-------- EXCERPT TO READ
Methodology and Instrumentation
The workflow comprised two UHPSFC injections on a single Acquity UPC2 system equipped with:
- Column manager for simultaneous use of two columns
- Porous graphitic carbon (PGC, 3.0×150 mm, 2.7 μm) for volatile terpenes
- Diol column (3.0×50 mm, 1.7 μm) for flavonoids and phenolic/terpenoic acids
- Binary pumps for CO₂ and organic modifier delivery, back-pressure regulator and column thermostat
- Triple quadrupole Xevo TQ-XS MS with interchangeable ESI, APCI, ESCi, and UniSpray sources
Design of experiments (DoE) optimized mobile phase additives (ammonia, water, formic acid), makeup solvent composition, flow rates, and MS parameters (cone voltage, desolvation gas, temperature) for each ion source.
----------------
* **PROBLEM DESCRIPTION**
Print the passage from the methodology and instrumentation text above, starting at "Methodology and Instrumentation" and ending at "each ion source.".
-------- SUPPLIED INFORMATION
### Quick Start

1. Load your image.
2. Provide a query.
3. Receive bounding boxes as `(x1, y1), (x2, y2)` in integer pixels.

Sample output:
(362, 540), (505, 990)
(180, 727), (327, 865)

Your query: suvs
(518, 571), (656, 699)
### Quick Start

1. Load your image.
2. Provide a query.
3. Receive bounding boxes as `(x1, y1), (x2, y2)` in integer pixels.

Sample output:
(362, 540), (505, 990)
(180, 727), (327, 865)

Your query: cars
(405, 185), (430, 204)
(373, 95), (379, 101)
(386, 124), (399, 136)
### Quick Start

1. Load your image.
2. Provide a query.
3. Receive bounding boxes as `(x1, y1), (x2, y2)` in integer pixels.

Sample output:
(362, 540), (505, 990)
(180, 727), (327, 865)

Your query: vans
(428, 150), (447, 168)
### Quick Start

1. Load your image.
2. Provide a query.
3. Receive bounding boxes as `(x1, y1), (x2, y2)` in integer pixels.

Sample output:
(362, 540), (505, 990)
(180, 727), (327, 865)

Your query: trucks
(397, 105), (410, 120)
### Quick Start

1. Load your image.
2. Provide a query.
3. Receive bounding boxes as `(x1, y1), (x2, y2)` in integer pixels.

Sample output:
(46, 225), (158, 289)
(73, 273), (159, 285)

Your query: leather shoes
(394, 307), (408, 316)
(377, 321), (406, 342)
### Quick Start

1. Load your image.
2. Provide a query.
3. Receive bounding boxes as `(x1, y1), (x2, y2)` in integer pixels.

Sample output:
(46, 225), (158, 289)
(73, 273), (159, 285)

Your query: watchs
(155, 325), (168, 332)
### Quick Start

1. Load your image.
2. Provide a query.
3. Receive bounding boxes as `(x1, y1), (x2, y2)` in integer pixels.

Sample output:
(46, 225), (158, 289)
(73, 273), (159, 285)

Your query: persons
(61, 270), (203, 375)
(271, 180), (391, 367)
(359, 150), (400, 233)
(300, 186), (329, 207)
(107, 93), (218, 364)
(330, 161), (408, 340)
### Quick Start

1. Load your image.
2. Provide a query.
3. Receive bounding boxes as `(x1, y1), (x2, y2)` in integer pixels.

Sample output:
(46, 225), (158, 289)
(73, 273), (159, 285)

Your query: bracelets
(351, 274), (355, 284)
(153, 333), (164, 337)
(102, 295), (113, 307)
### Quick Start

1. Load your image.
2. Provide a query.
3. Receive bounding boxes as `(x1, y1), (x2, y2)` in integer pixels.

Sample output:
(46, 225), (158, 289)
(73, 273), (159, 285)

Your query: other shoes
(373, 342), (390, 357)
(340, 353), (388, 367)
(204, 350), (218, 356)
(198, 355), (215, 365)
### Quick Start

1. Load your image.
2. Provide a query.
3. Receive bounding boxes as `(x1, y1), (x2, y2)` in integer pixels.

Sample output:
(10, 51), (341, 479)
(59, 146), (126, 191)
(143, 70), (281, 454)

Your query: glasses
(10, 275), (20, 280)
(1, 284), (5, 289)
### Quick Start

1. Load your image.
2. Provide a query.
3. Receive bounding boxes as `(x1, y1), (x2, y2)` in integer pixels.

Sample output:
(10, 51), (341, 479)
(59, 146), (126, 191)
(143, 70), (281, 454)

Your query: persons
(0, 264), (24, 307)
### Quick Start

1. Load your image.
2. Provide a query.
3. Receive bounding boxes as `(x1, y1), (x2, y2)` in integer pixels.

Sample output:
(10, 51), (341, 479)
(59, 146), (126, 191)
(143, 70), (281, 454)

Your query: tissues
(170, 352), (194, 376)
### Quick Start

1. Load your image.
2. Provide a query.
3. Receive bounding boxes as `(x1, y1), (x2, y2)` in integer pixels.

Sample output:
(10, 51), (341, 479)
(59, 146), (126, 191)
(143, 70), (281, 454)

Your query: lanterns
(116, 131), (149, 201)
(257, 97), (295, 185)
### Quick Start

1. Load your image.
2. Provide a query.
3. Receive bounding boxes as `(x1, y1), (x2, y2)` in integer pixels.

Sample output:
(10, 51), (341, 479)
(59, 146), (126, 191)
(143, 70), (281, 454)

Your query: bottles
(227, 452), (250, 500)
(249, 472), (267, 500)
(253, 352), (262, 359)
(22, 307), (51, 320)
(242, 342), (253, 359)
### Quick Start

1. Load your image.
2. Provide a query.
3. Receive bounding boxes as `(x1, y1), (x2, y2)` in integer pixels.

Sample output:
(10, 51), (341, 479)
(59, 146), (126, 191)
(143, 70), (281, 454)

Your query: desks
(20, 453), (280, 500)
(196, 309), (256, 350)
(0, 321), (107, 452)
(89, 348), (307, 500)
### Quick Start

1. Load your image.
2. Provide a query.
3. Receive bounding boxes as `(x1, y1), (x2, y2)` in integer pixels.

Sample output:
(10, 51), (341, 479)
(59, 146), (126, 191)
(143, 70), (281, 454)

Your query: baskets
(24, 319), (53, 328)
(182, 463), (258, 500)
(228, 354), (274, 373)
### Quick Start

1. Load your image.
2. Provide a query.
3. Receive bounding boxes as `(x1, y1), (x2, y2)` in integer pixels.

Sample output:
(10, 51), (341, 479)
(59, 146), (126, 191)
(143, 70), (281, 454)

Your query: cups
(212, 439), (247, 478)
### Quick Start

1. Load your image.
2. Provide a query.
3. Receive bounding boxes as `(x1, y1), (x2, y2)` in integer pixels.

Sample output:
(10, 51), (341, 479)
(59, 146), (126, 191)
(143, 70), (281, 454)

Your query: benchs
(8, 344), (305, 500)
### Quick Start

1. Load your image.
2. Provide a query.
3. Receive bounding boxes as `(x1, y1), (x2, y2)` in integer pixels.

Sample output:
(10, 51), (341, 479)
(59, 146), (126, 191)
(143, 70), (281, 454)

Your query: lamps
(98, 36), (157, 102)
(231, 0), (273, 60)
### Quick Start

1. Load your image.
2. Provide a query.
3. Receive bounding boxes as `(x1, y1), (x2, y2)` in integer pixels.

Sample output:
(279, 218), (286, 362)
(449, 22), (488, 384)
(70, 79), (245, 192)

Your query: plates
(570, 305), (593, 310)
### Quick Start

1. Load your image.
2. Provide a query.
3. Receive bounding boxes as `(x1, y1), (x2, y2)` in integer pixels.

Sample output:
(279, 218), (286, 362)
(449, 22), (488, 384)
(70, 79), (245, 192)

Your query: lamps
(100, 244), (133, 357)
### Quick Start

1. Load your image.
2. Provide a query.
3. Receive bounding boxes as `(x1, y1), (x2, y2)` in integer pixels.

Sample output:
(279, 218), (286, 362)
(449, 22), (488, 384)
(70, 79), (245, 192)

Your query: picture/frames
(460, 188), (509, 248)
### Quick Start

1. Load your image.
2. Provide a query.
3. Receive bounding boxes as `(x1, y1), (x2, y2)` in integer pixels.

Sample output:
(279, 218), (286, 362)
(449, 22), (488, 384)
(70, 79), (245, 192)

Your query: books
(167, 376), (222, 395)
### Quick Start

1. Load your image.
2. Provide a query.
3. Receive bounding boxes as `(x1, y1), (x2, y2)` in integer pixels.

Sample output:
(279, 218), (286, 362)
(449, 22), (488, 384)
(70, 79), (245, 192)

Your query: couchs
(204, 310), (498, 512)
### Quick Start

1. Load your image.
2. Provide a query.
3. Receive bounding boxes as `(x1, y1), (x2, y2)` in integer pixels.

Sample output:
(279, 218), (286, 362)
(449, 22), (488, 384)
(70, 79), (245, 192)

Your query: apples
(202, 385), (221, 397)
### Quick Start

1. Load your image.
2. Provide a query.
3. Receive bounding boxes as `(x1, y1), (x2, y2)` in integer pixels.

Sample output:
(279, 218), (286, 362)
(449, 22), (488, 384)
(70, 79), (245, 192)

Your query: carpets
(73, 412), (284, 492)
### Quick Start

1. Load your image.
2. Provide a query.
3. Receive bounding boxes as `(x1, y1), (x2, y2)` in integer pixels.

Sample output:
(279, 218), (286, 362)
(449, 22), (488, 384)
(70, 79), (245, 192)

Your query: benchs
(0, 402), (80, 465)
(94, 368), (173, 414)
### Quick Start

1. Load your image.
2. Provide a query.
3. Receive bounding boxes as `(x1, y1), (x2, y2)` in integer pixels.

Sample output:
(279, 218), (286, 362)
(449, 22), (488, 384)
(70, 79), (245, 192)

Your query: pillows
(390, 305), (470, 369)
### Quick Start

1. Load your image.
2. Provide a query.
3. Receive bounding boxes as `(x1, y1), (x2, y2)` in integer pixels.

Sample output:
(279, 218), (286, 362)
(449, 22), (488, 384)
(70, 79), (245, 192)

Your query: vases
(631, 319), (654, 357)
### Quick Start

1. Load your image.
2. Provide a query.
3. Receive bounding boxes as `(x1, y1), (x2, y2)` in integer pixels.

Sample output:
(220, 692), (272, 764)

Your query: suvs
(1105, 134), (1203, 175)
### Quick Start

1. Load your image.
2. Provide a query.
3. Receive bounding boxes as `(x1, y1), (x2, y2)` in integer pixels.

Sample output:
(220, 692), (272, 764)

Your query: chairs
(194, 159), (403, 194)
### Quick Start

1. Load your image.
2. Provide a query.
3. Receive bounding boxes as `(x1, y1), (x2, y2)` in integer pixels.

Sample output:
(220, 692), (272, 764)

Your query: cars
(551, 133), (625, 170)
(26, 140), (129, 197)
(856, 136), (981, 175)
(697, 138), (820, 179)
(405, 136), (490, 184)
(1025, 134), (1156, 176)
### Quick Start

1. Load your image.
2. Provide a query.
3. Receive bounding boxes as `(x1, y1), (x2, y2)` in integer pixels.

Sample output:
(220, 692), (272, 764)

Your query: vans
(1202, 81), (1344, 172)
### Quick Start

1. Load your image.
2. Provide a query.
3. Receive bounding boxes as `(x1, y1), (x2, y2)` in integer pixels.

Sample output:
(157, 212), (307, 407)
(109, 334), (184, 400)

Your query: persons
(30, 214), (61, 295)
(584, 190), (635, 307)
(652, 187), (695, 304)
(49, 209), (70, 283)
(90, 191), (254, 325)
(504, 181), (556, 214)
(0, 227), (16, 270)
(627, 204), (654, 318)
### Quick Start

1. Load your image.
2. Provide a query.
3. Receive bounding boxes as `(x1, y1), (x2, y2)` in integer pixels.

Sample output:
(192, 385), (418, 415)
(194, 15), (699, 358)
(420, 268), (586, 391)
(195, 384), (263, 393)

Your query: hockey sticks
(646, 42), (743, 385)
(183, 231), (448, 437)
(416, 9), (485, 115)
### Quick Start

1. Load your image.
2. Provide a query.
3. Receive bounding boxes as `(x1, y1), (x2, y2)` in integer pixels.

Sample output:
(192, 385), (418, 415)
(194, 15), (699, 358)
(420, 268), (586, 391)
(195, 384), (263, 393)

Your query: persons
----------------
* **ANSWER SECTION**
Methodology and Instrumentation
The workflow comprised two UHPSFC injections on a single Acquity UPC2 system equipped with:
- Column manager for simultaneous use of two columns
- Porous graphitic carbon (PGC, 3.0×150 mm, 2.7 μm) for volatile terpenes
- Diol column (3.0×50 mm, 1.7 μm) for flavonoids and phenolic/terpenoic acids
- Binary pumps for CO₂ and organic modifier delivery, back-pressure regulator and column thermostat
- Triple quadrupole Xevo TQ-XS MS with interchangeable ESI, APCI, ESCi, and UniSpray sources
Design of experiments (DoE) optimized mobile phase additives (ammonia, water, formic acid), makeup solvent composition, flow rates, and MS parameters (cone voltage, desolvation gas, temperature) for each ion source.